(Spatial reasoning records)
--*--
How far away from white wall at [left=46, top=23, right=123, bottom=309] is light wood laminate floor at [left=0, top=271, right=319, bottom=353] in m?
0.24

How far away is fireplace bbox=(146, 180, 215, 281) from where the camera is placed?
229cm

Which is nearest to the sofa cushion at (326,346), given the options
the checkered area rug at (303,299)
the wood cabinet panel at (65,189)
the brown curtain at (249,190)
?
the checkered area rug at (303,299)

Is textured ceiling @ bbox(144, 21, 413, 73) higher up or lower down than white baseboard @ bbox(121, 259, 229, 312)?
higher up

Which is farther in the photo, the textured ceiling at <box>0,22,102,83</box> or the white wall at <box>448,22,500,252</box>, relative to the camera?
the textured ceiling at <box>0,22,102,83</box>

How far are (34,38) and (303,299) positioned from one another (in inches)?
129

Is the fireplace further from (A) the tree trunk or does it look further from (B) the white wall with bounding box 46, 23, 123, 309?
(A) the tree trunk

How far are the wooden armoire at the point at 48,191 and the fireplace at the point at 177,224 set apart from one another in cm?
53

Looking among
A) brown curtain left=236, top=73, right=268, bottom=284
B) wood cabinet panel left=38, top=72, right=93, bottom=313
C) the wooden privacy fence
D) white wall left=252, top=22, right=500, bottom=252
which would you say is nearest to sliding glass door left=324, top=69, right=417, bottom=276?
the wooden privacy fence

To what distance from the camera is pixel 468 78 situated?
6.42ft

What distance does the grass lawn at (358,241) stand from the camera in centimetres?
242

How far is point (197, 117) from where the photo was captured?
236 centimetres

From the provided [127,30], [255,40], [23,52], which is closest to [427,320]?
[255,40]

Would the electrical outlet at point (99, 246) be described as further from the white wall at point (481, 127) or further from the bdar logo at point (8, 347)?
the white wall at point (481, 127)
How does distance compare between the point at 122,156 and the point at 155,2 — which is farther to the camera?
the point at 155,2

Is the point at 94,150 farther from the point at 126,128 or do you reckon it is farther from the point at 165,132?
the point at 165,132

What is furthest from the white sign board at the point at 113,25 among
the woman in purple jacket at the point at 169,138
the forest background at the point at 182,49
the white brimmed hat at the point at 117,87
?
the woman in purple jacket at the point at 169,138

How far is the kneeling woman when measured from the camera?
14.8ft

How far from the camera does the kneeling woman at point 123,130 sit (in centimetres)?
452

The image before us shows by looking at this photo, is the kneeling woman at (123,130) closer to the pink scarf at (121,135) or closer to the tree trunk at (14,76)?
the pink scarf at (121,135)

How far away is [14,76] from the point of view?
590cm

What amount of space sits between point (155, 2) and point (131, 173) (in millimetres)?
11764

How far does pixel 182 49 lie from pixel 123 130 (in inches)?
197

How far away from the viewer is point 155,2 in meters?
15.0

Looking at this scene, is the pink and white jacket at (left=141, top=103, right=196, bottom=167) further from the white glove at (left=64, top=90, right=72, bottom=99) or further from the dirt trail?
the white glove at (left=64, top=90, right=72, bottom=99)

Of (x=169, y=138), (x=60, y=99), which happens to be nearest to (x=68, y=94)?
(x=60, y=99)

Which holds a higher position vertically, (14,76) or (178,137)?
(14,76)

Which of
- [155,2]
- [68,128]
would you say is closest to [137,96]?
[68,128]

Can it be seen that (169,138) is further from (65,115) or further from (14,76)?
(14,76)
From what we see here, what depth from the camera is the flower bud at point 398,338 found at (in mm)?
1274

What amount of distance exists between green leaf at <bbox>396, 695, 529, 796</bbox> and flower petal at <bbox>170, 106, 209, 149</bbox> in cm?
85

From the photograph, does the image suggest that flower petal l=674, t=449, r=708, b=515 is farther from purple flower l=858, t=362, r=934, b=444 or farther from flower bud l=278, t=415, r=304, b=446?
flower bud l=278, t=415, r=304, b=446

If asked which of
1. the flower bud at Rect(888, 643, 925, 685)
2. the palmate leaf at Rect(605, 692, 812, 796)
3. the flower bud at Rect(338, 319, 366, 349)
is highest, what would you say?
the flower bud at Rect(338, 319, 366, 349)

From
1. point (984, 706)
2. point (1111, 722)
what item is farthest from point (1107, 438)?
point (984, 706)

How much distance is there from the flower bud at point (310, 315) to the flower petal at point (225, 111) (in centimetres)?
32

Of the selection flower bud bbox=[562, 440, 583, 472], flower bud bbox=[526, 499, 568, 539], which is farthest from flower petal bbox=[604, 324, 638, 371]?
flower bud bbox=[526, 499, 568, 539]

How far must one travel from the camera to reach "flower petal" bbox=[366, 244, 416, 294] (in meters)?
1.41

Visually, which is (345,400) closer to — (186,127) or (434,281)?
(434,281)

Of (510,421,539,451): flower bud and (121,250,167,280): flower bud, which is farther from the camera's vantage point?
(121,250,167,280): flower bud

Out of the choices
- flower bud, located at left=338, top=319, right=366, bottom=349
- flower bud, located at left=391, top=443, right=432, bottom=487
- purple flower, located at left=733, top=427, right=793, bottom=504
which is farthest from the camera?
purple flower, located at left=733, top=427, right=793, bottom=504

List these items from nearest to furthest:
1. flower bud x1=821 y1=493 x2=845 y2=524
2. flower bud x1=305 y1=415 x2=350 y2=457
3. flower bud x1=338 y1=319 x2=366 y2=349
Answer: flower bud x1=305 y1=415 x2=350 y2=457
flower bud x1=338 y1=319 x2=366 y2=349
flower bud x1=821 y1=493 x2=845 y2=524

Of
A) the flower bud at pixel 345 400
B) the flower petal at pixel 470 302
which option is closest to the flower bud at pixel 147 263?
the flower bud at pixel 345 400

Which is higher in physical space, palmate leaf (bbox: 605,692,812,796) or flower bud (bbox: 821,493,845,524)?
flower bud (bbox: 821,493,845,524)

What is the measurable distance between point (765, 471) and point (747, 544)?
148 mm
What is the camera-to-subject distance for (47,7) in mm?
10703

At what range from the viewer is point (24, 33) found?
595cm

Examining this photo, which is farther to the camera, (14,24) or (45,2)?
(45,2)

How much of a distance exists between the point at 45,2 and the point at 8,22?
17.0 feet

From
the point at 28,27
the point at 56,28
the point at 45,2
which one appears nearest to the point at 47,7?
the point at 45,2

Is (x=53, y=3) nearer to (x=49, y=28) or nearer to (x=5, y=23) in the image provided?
--*--
Aim — Quote the line that contains "How much distance" and each line after it through the end of the data, exactly, leaving out everything else.

Full answer —
How much distance is there from the flower bud at point (310, 315) to the flower petal at point (225, 111) (in centimetres)?
32

Of the selection flower bud bbox=[562, 440, 583, 472], flower bud bbox=[526, 499, 568, 539], which is farthest from flower petal bbox=[604, 324, 638, 371]?
flower bud bbox=[526, 499, 568, 539]

How far must one travel from the camera to reach "flower petal" bbox=[366, 244, 416, 294] (in meters)?
1.41

Visually, which is (345,400) closer to — (186,127) or (434,281)?
(434,281)

Of (510,421,539,451): flower bud and (121,250,167,280): flower bud, which is farther from the camera's vantage point?
(121,250,167,280): flower bud

Out of the choices
- flower bud, located at left=338, top=319, right=366, bottom=349
- flower bud, located at left=391, top=443, right=432, bottom=487
- purple flower, located at left=733, top=427, right=793, bottom=504
which is farthest from the camera?
purple flower, located at left=733, top=427, right=793, bottom=504

List these items from nearest to furthest:
1. flower bud x1=821 y1=493 x2=845 y2=524
2. flower bud x1=305 y1=415 x2=350 y2=457
3. flower bud x1=338 y1=319 x2=366 y2=349
Answer: flower bud x1=305 y1=415 x2=350 y2=457
flower bud x1=338 y1=319 x2=366 y2=349
flower bud x1=821 y1=493 x2=845 y2=524

Of
A) the flower bud at pixel 345 400
B) the flower petal at pixel 470 302
which option is closest to the flower bud at pixel 147 263?
the flower bud at pixel 345 400

Which is higher in physical space, palmate leaf (bbox: 605,692,812,796) or flower bud (bbox: 821,493,845,524)?
flower bud (bbox: 821,493,845,524)

What is the measurable distance between point (765, 471) and point (747, 544)?
148 mm
What is the camera-to-subject distance for (47,7) in mm?
10703

At what range from the viewer is point (24, 33) found?
595cm

Examining this photo, which is farther to the camera, (14,24) or (45,2)?
(45,2)

How much of a distance exists between the point at 45,2 and the point at 8,22?
17.0 feet

From
the point at 28,27
the point at 56,28
the point at 45,2
which one appears nearest to the point at 47,7?
the point at 45,2

Is (x=53, y=3) nearer to (x=49, y=28) or nearer to (x=5, y=23) in the image provided?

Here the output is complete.